I hope you had a beautiful weekend with your family! Maybe you did some spring cleaning? Depending on your personality, that can either be a truly “cleansing” experience…or perhaps kind of a painful one. Throwing stuff away is never easy!

Have you ever seen those television specials about “hoarders”? These are the people who amass incredible amounts of stuff in their homes–often because they’ve experienced some kind of trauma or pain which drives them to become emotionally-attached to every scrap of their material possessions (or even trash).

I watched one of these stories recently…and they can break your heart. These folks seem to need much more help than the typically-prescribed professional “organizer”. The roots just run so deep.

Well, your family financial records should also go through a “cleanse” from time to time, and after tax day is a good time to take it up.

(By the way, this is something for every generation, even–and perhaps, especially–loved ones who have passed on.

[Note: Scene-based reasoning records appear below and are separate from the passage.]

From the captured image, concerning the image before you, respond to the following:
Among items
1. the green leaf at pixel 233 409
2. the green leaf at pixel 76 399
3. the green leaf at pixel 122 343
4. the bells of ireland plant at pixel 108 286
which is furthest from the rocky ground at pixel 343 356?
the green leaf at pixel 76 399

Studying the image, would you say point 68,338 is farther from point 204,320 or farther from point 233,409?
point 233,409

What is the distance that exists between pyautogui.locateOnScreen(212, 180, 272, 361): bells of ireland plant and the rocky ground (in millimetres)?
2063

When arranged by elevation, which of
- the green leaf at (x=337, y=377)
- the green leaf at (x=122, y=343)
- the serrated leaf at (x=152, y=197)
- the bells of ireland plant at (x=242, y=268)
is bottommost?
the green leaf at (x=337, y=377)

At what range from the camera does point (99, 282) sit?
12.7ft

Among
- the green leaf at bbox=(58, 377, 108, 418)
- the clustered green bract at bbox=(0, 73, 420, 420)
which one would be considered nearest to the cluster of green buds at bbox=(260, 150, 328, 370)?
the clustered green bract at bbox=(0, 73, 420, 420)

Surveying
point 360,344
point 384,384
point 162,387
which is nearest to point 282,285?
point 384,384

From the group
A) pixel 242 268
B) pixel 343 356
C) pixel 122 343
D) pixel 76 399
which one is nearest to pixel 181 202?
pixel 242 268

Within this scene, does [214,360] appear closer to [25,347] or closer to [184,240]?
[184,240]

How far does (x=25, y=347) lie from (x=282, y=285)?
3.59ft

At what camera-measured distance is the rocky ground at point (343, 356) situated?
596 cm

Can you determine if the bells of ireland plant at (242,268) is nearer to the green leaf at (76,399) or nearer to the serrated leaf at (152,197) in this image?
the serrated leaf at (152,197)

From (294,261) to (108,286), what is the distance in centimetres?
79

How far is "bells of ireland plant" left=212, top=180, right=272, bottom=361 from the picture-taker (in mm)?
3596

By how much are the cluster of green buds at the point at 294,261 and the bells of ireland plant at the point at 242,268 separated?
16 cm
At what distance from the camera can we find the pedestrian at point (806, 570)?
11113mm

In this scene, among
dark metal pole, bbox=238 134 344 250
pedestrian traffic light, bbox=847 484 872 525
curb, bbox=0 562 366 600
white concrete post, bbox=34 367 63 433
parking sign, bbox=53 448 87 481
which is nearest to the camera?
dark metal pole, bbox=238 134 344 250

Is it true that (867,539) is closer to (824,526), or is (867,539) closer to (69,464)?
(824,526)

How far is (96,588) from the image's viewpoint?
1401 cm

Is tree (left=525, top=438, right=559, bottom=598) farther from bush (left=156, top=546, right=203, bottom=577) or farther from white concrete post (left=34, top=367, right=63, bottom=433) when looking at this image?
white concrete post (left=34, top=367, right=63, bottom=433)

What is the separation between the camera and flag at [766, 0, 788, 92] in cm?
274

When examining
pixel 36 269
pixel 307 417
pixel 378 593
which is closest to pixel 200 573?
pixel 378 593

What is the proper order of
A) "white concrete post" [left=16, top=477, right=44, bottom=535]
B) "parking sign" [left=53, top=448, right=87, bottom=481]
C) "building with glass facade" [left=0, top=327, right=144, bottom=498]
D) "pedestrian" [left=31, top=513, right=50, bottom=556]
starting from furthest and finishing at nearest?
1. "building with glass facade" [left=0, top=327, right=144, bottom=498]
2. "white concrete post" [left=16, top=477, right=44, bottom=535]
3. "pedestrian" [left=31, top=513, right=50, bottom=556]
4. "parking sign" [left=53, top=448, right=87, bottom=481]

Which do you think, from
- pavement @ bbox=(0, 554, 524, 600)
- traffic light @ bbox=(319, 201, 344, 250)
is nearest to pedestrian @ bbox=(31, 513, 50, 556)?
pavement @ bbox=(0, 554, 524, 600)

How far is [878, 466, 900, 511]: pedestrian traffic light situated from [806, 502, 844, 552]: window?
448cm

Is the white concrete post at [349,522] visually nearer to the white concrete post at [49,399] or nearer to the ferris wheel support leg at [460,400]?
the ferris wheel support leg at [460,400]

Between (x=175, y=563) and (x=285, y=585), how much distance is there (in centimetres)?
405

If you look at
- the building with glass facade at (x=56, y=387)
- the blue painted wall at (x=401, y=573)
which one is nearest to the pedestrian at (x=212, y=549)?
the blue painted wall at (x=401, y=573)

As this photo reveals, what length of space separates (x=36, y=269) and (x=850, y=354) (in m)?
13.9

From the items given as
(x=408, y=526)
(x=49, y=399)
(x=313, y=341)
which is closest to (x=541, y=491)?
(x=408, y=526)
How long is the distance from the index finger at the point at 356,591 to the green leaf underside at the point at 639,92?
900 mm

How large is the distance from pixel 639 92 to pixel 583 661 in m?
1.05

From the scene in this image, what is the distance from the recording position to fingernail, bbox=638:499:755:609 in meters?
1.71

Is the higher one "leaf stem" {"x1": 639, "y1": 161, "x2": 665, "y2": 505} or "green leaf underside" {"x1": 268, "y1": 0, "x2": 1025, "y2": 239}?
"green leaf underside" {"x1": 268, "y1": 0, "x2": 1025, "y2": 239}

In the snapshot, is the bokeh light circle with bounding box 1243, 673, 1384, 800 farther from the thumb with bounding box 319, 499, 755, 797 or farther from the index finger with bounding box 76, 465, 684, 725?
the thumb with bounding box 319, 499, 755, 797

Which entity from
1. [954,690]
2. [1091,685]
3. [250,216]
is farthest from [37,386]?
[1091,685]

There’s a rising tide of identity theft among the deceased, and financial records are a big reason why.)

So, I’ve put together a good primer for you on the subject in this week’s Strategy Note, as well as some quick advice about what to do if you find something that can affect you NOW, as occasionally happens…

Rowel Manasan’s

“Straight Talk” Personal Strategy

What To Do With Your Records (& Why)

Now’s the best time to get rid of unnecessary paperwork, as well as to ensure that you and your accountant caught everything for your ‘09 tax return.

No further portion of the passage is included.